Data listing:
# # # #

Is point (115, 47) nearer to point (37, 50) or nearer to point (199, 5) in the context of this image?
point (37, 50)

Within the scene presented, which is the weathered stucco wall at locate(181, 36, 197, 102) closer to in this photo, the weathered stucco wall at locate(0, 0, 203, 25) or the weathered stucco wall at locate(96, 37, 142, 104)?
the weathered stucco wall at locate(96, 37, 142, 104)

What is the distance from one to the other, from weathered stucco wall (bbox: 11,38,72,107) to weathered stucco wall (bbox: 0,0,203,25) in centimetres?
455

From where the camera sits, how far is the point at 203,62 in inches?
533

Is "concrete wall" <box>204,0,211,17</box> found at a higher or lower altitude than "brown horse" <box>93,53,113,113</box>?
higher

# # # #

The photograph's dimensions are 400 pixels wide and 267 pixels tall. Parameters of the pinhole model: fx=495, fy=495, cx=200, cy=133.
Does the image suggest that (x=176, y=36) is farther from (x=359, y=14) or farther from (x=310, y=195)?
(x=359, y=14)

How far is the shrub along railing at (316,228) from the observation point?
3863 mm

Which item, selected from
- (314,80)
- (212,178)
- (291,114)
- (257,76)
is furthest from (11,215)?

# # # #

Return the entries between the line containing "Which item, selected from" and the line containing "is furthest from (11,215)?", inclusive, copying them exactly.

Written reply —
Which item, selected from
- (314,80)
- (212,178)
- (291,114)
- (257,76)
is furthest from (11,215)?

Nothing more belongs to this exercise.